→ WORK INSTRUCTIONS
Reproduce the part of the commentary on ABC coverage that runs from "7.30 claimed that" up to and including "supported by anything.".

---------- GIVEN PASSAGE

The lesson from last night’s Q&A, and previous episodes, is that it would be unwise for Coalition ministers to appear on the program – particularly when it is presented by Virginia Trioli or David Speers.

Despite a valiant performance, Greg Sheridan’s advice to the Morrison Government is unwise. The Coalition won the 2019 election despite the Prime Minister’s refusal to go on Q+A. Q+A needs Federal ministers much more than Morrison Government ministers needs to go on Q+A. Being hailed down by left-wing panelists and/or audience members is something that Liberal Party and Nationals ministers can do well without. Q&A appearances do not election victories make.



The 2010, 2016 and 2019 elections were very close affairs, particularly 2010 when the Coalition (under Tony Abbott’s leadership) narrowly lost and 2016 when the Coalition (led by Prime Minister Malcolm Turnbull) narrowly won.

It could be that the forthcoming election will also be close. In which case the ABC – as the taxpayer-funded public broadcaster – has a special obligation to be fair and balanced to all parties.

This was not the case on Tuesday (2 November 2021) when the ABC TV 7.30 program did a hatchet job on the Coalition government in general and Treasurer Josh Frydenberg in particular with respect to the JobKeeper scheme during 2020-21, which saved so many jobs throughout the pandemic.

The ABC has been running a campaign against JobKeeper for some time. 7.30  on Tuesday was but the latest example. Here’s a summary of where 7.30 reporter Dan Conifer and his producers got it hopelessly wrong. So far, 7.30’s howlers have not been corrected or even acknowledged.

▪ The 7:30 report and accompanying story on ABC News was largely based on a Parliamentary Budget Office (PBO) report into JobKeeper. 7.30  did not mention that the PBO analysis was commissioned by Labor. A 2 November article on the ABC website says the PBO report was obtained by the Labor Party’s Andrew Leigh. However, the 2 November 7:30 report claims to be based on “Data obtained exclusively by 7:30”. This was not the case – just fudge.

▪ The ABC News story dated 3 November 2021 originally carried the headline “Josh Frydenberg was alerted less than three months into JobKeeper that unqualified companies were receiving support”. This has since been changed to “Josh Frydenberg warned less than three months into JobKeeper that millions were going to firms with rising turnovers”. No explanation has been provided by the ABC as to why this change was made. The initial heading was inaccurate because the qualification for obtaining JobKeeper was based on estimated – not actual – turnover. Dan Conifer should have known this.

7.30 claimed that Treasurer Josh Frydenberg was alerted on 19 June 2020 that 15 per cent of JobKeeper eligible companies increased turnover in April 2020 – compared to April 2019. In an article published the following day this claim was repeated, with a link to an email it obtained under Freedom of Information laws. The link leads to a copy of an email from that date in which everything but the date has been removed. In other words, 7.30’s claim is not supported by anything.

--------------------
---------- COLLECTED DATA

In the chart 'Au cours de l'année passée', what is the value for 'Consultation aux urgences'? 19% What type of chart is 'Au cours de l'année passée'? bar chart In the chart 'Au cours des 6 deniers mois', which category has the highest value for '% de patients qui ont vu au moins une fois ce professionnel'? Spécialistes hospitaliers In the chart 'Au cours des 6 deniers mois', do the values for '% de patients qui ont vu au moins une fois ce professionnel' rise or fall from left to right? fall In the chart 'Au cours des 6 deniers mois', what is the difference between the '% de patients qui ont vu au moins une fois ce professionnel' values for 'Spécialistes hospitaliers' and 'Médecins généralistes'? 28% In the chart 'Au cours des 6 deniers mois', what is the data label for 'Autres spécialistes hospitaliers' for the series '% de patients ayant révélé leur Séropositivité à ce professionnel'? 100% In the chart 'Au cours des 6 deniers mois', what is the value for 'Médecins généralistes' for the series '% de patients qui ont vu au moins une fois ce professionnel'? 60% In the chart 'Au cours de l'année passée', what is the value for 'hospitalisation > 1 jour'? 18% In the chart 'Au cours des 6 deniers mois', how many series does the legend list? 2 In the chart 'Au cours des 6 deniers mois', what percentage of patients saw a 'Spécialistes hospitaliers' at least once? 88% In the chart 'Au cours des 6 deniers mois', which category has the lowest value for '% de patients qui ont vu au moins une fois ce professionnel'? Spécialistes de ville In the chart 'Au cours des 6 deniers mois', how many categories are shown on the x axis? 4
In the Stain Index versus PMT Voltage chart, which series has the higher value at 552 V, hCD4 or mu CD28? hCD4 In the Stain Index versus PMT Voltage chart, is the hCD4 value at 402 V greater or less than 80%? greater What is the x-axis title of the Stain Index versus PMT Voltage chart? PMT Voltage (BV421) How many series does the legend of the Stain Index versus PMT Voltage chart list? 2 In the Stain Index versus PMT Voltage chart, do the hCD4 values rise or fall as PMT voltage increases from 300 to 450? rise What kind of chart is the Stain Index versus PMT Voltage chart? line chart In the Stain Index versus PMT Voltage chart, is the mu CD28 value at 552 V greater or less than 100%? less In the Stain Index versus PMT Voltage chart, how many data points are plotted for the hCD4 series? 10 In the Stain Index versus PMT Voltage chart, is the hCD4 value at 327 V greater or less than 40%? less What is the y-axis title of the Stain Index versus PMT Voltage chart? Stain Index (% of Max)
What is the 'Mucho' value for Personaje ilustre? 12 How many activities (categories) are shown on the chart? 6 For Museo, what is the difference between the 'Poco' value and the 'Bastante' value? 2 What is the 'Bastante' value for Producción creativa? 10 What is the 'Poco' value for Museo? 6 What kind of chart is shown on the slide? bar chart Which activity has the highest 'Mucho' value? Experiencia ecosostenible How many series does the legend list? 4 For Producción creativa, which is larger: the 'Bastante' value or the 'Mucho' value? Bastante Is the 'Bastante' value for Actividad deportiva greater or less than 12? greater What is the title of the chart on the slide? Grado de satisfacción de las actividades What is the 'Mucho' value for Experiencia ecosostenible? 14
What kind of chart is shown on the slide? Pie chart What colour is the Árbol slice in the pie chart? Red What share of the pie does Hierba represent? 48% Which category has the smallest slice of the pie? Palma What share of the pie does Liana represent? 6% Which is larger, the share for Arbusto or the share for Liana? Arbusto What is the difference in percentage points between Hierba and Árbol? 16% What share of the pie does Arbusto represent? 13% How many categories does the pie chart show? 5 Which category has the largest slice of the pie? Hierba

--------------------

→ TASK RESULT
7.30 claimed that Treasurer Josh Frydenberg was alerted on 19 June 2020 that 15 per cent of JobKeeper eligible companies increased turnover in April 2020 – compared to April 2019. In an article published the following day this claim was repeated, with a link to an email it obtained under Freedom of Information laws. The link leads to a copy of an email from that date in which everything but the date has been removed. In other words, 7.30’s claim is not supported by anything.